Wheezing is a continuous, coarse, high-pitched whistling sound heard while breathing. It is produced in the respiratory airways when air moves through them. Wheezing is a sign that a person may be having breathing problems due to an underlying health condition.
The sound of wheezing is most noticeable when breathing out, but it may also be heard when breathing in.
What causes wheezing?
Wheezing is mainly caused by narrowed airways or inflammation. Many things can cause problems in airways.
The following are the common causes of wheezing:
- Breathing a foreign object into the airways to the lungs
- Damage and widening of the large airways in the lungs (bronchiectasis)
- Swelling and mucus buildup in the smallest air passages in the lungs (bronchiolitis)
- Swelling and mucus buildup in the main passages that carry air to the lungs (bronchitis)

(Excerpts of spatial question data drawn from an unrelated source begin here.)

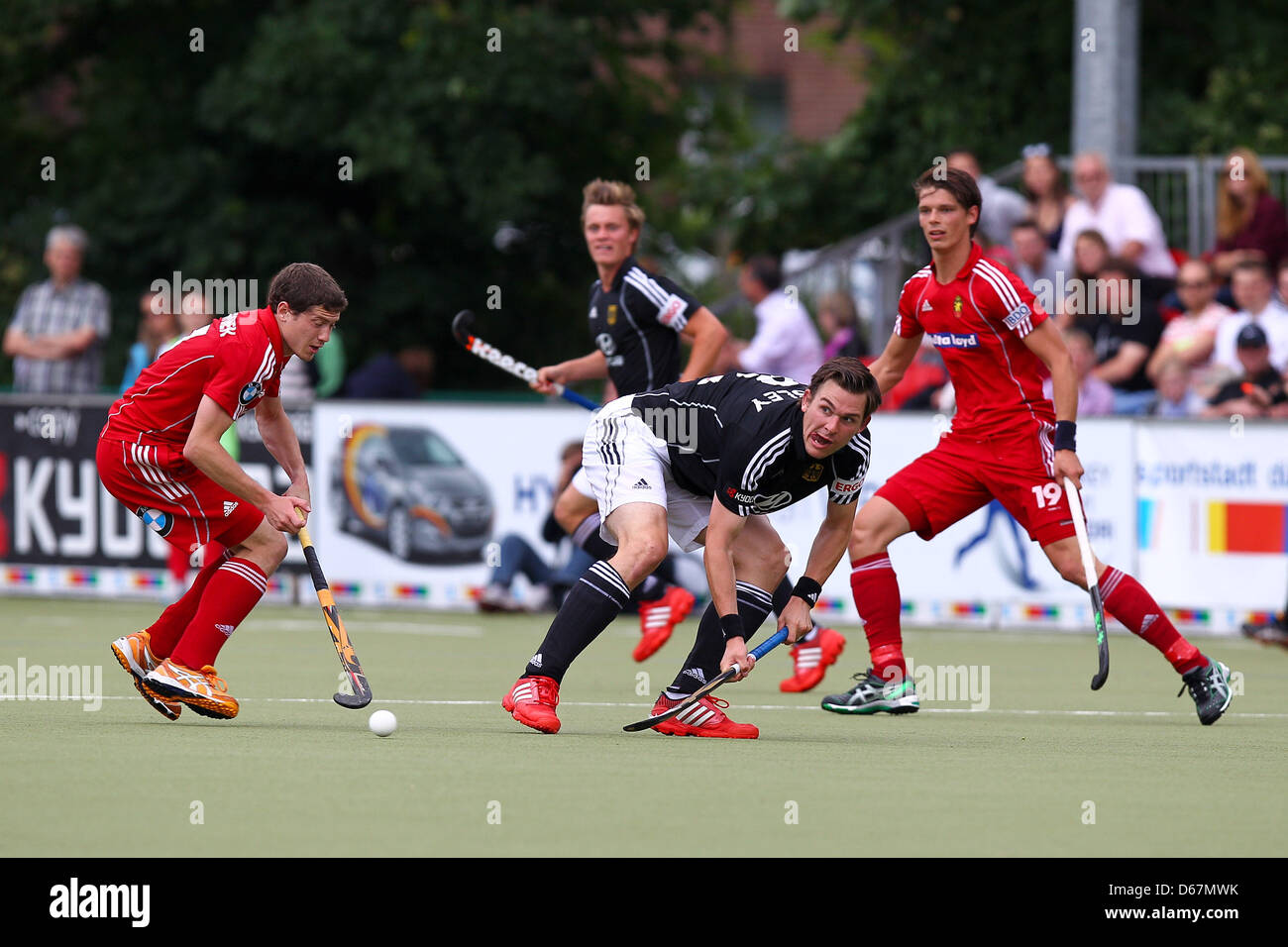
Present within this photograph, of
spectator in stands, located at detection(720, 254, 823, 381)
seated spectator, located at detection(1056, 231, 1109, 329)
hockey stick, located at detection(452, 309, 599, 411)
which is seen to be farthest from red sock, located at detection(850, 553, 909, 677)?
seated spectator, located at detection(1056, 231, 1109, 329)

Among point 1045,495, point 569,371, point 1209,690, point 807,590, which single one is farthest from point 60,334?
point 1209,690

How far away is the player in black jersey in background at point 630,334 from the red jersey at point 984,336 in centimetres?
129

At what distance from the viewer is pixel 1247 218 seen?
13594 millimetres

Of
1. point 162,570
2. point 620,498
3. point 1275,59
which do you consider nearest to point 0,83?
point 162,570

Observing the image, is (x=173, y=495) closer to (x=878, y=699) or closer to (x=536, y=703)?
(x=536, y=703)

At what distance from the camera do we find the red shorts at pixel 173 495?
23.3ft

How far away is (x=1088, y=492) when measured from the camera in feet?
39.8

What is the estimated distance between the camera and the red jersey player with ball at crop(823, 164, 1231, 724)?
7.62 meters

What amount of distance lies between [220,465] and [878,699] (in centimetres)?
262

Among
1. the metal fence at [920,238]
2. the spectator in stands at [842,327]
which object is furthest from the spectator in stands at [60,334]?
the metal fence at [920,238]

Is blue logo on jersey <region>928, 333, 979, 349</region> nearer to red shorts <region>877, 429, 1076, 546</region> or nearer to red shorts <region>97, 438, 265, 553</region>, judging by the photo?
red shorts <region>877, 429, 1076, 546</region>

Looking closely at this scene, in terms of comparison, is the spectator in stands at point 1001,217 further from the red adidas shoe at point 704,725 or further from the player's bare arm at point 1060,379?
the red adidas shoe at point 704,725

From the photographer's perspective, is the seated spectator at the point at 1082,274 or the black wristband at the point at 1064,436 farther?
the seated spectator at the point at 1082,274

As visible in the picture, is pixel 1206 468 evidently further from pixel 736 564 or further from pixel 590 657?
pixel 736 564
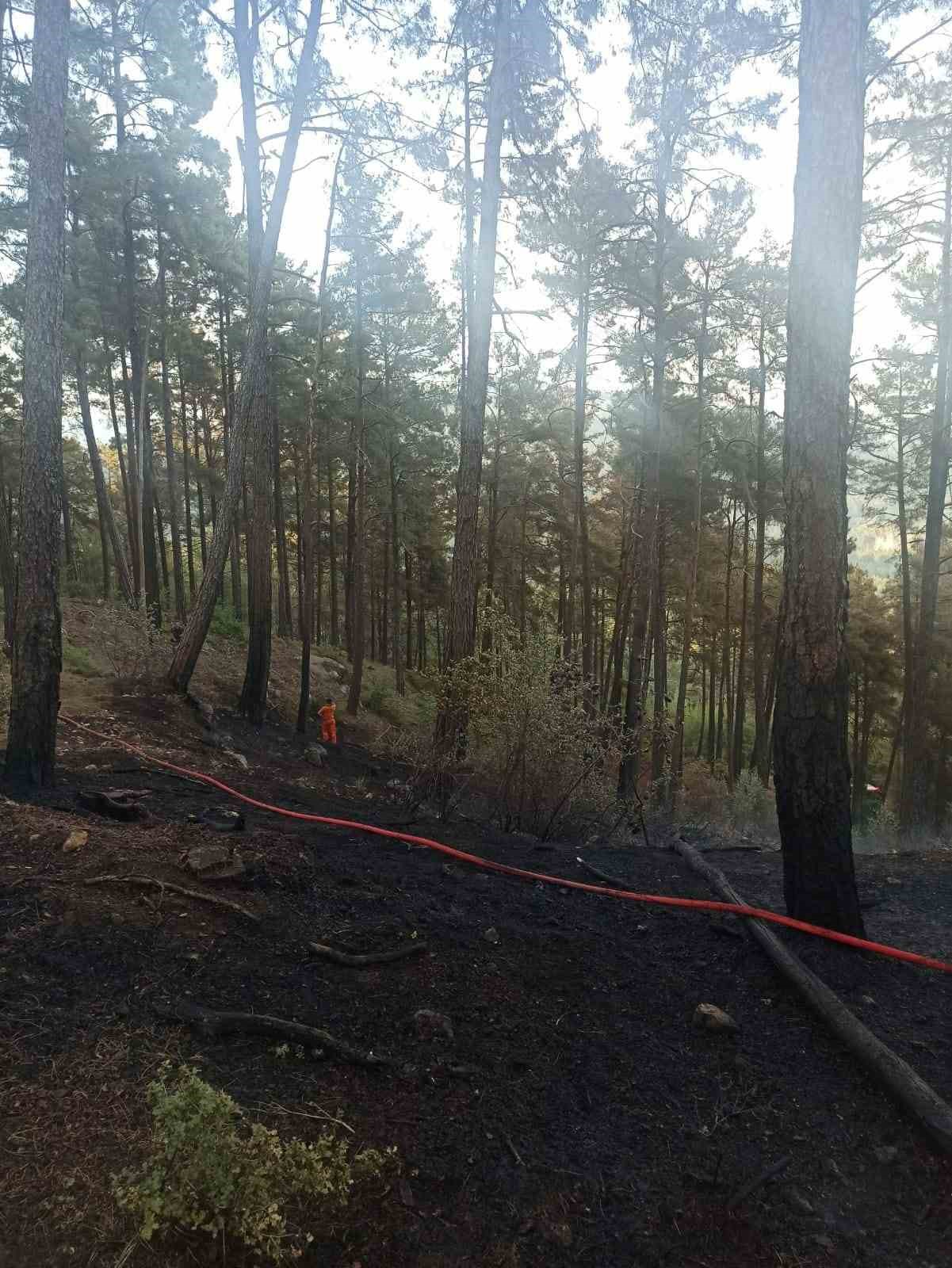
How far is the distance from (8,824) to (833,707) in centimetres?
464

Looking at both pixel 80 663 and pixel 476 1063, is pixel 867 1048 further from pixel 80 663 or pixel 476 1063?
pixel 80 663

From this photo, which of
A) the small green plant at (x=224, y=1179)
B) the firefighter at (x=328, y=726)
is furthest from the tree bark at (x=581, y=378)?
the small green plant at (x=224, y=1179)

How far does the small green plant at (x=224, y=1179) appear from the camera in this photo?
1.66 m

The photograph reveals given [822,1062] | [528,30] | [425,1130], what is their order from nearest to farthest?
[425,1130]
[822,1062]
[528,30]

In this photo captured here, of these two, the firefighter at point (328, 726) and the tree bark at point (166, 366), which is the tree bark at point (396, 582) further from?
the firefighter at point (328, 726)

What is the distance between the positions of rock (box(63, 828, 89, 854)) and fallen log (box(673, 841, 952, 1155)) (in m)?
3.59

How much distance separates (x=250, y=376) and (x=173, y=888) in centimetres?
940

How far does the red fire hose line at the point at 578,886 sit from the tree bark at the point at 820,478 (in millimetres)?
201

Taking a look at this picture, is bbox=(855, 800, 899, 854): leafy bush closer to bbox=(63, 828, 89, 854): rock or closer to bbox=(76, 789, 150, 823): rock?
bbox=(76, 789, 150, 823): rock

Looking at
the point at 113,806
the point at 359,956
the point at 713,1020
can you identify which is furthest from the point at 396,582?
the point at 713,1020

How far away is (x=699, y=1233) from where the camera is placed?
6.36ft

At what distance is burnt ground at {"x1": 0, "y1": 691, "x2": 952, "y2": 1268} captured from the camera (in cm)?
188

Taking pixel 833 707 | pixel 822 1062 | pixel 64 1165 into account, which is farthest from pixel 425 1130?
pixel 833 707

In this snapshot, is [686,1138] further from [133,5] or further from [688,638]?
[688,638]
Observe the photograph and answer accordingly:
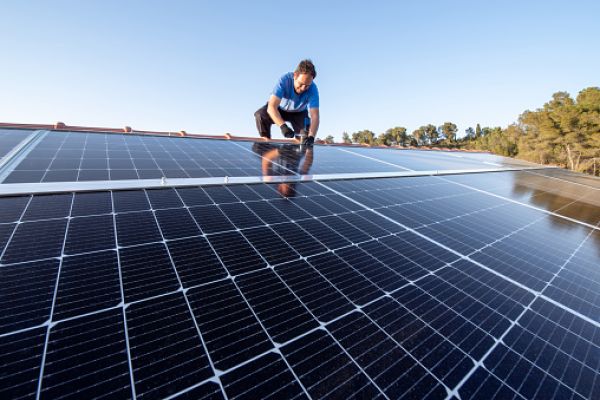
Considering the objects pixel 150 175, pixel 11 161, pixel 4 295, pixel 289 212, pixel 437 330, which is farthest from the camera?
pixel 150 175

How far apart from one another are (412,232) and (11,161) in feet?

- COPD, especially when a respiratory infection is present
- Acid reflux disease
- Heart failure (cardiac asthma)
- Insect sting that causes an allergic reaction
- Certain medicines (mainly aspirin)
- Infection of the lungs (pneumonia)
- Viral infection, especially in infants younger than age 2
What are the symptoms of wheezing?
A harsh, high-pitched whistling sound while breathing is the main symptoms of the wheezing. Shortness of breath may also occur along with wheezing.
How is wheezing diagnosed?
The doctor will perform a physical exam and review medical history and symptoms. Questions about your wheezing may include when it started, how long it has lasted when it is worse, and what might have caused it. The physical exam may include listening to the lung sounds with a stethoscope.
The doctor may order the following tests for diagnosis:
- Chest x-ray
- Lung function tests
- Blood tests to check oxygen level
How is wheezing treated?
The doctor will treat the underlying condition, such as inflammation, asthma, bronchitis, or others that caused wheezing. He/she may recommend hospitalization if:
- Breathing is particularly difficult
- The person needs to be closely watched by medical personnel
- Medicines need to be given through a vein (IV)
- Supplemental oxygen is required
This feature is for informational purposes only and is not intended to substitute the expert guidance of a doctor. We advise seeing a doctor if you have any health concerns.